As with Oliver Tate in last year’s grating Submarine, Izumi prefaces her own story with an epigraph that immediately makes us anticipate the forced eccentricity to follow, though hers is distinguished by the fact that it presents itself as being written in the year 2035. A sort of prologue-epilogue, this brief inscription speaks to Izumi’s inability to accept certain of the contradictions and hypocrisies that come with daily life even as she’s apparently reached middle age. “Too weird to live, too rare to die” she is not, but these words do inform her increasingly irksome behavior more than anything else that occurs onscreen. Were there any other insight as to why Izumi responds to the world around her the way she does, the seed of an interesting film that’s certainly present here might have blossomed into something quite nice to behold; as it is, both the movie itself and its main character range from mildly curious to simply irritating.
As a point of comparison, what most comes to mind aside from the films mentioned above is a Japanese novel called Almost Transparent Blue.
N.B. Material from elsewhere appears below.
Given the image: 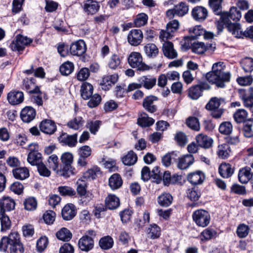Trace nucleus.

Like that book, this is an unfocused and disappointing affair, not least because the central, color-specific metaphor—courtesy of a hospitalized boy who imagines a pink sunset he’s never seen overwhelming the sky and clouds—from which it takes its name is both evocative and thematically weighty.
Aside from this, the film simply doesn’t offer much to look for between the lines, oftentimes feeling like a self-conscious experiment about little more than its own creation. At one point, Izumi is commissioned to help create a newspaper that only features uplifting stories from the local community so that the ailing boy might be more inspired to trek outside. As a response to the negativity that otherwise makes up his life, it’s a sweet gesture. Unfortunate, then, that About the Pink Sky elicits little else in the way of emotional engagement. It simply wanders aimlessly for far longer than it needs to, neither arriving anywhere interesting nor taking any worthwhile detours along the way.